■ **DESCRIPTION OF THE TASK**:
Extend the text on using gold in china painting, starting right after its last sentence.

If liquid bright gold is used with Roman gold use no turpentine. In
fact never use turpentine with liquid bright gold.

When it is found necessary to remove fired gold, it can be done with
liquid china eraser.

Gold can be applied very evenly to the edges of round articles with the
tip of the finger.

After silver has been fired, gold can be applied and vice versa, as one
metal acts as a foundation for the other.

Mix one part of silver with two parts of unfluxed gold and you have
green gold. For platinum effects mix liquid bright silver with Roman

Nothing but unfluxed gold should be used with Belleek ware.



                            GOLD BURNISHING

The appearance of Roman gold when it comes from the kiln is Matt or
dull. In order to bring out its natural brilliancy, scouring or
burnishing is necessary. This can be done with a spun glass brush made
for this purpose, or it can be burnished with a special sand. In case
an article has to be refired, be sure to remove all of the glass fibres
as they would ruin the decorations. The beauty of the unburnished gold
will be destroyed by moisture from the fingers. If sand is used,
moisten a soft cloth with water, and after dipping it in sand, rub the
gold gently. After the gold is polished, the china can be washed. The
china is underfired if the gold comes off in burnishing. The gold can
be burnished more easily and more evenly if a coat of liquid gold is
used in the first firing and Roman gold on the second.

■ **INFORMATION GIVEN**:
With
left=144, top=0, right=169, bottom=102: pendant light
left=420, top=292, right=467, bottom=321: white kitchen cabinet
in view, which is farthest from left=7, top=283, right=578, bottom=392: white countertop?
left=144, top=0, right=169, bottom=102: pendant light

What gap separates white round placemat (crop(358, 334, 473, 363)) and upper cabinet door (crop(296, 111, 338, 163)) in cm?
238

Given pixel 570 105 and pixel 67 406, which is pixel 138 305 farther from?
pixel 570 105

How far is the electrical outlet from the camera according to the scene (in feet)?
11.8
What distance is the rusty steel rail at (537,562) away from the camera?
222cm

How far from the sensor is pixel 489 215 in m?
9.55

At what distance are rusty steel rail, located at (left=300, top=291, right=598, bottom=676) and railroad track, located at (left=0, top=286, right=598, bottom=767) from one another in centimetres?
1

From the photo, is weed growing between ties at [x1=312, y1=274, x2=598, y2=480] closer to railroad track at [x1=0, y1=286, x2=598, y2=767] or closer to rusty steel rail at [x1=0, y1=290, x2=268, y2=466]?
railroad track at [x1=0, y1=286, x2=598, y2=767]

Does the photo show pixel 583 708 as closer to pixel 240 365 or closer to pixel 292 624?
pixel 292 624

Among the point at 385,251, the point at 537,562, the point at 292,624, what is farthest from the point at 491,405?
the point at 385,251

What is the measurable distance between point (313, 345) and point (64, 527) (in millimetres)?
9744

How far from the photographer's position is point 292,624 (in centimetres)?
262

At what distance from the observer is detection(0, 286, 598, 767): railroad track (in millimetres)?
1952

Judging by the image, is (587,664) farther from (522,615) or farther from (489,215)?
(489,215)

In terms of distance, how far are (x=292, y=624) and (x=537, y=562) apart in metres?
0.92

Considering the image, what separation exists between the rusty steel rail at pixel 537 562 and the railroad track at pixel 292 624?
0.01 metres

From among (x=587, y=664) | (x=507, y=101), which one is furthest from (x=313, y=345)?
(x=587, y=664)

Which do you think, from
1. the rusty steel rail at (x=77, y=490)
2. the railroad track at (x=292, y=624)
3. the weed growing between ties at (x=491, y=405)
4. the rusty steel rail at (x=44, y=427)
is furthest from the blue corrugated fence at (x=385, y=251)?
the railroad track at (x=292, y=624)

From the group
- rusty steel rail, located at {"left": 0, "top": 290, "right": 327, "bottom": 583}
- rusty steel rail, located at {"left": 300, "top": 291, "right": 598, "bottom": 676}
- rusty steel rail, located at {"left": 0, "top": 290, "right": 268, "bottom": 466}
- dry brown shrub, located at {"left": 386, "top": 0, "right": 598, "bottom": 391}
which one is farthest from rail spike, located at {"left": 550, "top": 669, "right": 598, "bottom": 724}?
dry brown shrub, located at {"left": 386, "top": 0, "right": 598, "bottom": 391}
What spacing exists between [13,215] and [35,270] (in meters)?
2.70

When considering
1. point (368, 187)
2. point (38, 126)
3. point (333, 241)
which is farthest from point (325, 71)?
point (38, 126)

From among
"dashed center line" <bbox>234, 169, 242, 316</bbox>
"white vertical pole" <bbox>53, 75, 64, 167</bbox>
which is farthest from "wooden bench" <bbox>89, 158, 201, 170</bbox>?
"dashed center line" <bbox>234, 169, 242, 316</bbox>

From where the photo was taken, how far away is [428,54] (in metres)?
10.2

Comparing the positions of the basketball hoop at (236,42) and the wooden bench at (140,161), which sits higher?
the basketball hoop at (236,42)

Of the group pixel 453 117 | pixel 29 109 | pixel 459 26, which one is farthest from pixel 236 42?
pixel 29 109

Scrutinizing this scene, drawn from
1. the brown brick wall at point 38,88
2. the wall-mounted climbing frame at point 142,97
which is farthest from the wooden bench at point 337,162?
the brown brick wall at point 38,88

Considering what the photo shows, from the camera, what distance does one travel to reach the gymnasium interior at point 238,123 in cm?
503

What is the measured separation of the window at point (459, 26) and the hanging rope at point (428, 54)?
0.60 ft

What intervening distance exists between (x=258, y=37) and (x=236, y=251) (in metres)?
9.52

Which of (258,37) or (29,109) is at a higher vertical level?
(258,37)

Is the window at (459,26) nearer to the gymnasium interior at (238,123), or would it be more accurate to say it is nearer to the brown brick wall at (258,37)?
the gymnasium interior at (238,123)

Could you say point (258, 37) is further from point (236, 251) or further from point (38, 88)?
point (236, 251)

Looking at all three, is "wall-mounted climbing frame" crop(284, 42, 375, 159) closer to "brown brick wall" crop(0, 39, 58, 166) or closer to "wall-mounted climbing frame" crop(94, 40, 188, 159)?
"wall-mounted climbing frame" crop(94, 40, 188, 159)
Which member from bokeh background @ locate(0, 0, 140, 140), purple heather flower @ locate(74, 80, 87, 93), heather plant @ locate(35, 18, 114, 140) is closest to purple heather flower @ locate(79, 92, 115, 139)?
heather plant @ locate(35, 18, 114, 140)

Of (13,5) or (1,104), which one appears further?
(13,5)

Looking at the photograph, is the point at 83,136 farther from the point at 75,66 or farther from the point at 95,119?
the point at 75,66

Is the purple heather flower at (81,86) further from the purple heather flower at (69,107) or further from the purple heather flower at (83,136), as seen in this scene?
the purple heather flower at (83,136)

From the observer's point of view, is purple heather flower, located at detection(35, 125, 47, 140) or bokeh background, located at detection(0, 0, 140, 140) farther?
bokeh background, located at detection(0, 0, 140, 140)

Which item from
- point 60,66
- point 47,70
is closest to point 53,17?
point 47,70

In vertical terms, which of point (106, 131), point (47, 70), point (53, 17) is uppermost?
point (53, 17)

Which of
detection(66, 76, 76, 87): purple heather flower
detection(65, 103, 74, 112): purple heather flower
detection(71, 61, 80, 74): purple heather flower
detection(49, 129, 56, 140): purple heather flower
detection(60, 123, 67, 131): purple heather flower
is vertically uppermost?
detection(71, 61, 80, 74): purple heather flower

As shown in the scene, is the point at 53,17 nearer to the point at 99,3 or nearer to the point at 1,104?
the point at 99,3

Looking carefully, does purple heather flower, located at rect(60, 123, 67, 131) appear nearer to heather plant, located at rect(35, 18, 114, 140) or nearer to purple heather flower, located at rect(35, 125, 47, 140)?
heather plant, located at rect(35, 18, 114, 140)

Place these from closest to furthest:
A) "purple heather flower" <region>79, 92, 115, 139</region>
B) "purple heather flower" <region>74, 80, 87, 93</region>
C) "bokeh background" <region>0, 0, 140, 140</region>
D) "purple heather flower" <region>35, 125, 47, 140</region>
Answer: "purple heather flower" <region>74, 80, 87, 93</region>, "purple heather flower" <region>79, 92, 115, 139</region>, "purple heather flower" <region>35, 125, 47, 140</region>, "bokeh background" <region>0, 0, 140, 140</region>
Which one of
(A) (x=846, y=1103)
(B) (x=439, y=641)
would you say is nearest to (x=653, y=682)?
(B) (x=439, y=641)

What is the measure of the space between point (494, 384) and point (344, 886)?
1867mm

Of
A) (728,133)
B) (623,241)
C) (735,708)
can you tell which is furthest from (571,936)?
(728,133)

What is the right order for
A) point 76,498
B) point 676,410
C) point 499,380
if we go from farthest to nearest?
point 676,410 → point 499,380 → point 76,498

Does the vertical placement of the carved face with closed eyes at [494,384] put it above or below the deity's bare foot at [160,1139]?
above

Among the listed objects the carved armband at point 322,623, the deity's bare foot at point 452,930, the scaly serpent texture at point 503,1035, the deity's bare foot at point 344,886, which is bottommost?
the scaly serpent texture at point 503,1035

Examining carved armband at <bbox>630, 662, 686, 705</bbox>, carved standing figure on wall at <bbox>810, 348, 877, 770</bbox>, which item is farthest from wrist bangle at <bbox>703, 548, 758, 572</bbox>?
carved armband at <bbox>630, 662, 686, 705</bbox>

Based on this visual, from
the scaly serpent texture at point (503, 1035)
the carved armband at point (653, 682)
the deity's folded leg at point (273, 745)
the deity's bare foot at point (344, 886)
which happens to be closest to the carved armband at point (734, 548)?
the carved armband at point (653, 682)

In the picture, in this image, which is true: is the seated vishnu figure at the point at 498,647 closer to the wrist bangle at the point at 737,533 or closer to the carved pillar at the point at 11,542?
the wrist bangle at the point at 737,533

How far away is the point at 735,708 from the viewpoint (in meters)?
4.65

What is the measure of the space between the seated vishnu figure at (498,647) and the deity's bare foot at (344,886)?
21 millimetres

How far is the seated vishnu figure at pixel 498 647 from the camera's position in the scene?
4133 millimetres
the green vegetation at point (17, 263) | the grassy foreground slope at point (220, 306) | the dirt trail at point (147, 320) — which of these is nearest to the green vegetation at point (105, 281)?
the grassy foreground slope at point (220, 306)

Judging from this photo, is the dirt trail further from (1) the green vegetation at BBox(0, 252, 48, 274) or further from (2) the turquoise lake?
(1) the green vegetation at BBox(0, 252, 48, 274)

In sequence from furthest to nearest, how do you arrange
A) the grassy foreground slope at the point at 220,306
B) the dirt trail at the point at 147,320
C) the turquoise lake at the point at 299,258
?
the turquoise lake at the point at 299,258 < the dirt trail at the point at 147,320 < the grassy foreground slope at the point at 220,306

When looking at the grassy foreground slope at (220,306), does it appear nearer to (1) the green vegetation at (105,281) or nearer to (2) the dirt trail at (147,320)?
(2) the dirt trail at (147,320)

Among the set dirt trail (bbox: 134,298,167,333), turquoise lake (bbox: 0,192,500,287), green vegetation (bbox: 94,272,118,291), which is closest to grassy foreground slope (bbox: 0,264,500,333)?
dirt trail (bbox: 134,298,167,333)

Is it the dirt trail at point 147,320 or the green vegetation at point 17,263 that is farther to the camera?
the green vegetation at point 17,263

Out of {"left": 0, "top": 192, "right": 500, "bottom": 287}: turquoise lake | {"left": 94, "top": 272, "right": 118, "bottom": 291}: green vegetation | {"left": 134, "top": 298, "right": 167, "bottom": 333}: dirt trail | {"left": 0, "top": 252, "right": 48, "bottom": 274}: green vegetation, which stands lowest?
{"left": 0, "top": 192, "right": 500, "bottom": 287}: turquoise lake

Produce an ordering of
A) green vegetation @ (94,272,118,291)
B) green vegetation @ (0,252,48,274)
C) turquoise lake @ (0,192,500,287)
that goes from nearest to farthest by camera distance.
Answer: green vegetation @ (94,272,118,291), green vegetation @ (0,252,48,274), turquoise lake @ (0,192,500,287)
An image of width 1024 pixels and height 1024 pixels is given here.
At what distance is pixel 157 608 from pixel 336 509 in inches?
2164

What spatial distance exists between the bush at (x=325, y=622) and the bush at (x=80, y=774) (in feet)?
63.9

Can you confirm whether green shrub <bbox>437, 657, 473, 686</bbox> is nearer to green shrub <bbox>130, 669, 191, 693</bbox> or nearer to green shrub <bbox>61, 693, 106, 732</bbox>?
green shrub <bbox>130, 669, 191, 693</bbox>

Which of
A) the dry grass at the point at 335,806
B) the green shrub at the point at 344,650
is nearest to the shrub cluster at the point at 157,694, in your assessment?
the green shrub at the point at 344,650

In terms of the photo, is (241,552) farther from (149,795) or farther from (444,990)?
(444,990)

■ **FINAL RESULT**:
Cleanliness is one of the first requisites for success in using
lustres. The brushes should be cleansed with Gold-Essence or Alcohol
from all traces of one color before using another, and should not be
allowed to dry containing any color. The corks should never be changed
from one vial to another as the least contact of tints in the unfired
state is liable to spoil the whole vial. The vial should be corked at
once when not in use as the liquid evaporates rapidly; this will also
guard against dust and upsetting.

A soft camel’s-hair brush, that can be dipped into the vial, will be
needed; also a wad of cotton enclosed in a piece of silk to form a pad
as for ordinary tinting.

Use great care in handling pieces tinted with lustre colors. Clean the
china thoroughly, using alcohol, being careful to leave no finger marks
on the piece. Dust in the brush, in the kiln or on the china will make
blemishes. See that the work is not exposed to any dampness. After the
work is completed handle as little as possible and if necessary to be
wrapped, use tissue paper, not cotton. It is best to apply the lustre
in the last firings. An even tint is obtained by several applications,
but always fire for each application of the lustre. A second coat on an
unfired coat of lustre will produce a blotchy effect.

If lustre has fired spotty or in an unsatisfactory manner the fault can
usually be corrected by applying another wash of the same color or a
darker tint. A generous application of Mother of Pearl lustre will also
remedy the defect. If lustre should fire too light, apply another wash
of the same color and refire.

Lustres dry quickly and therefore should be padded without delay.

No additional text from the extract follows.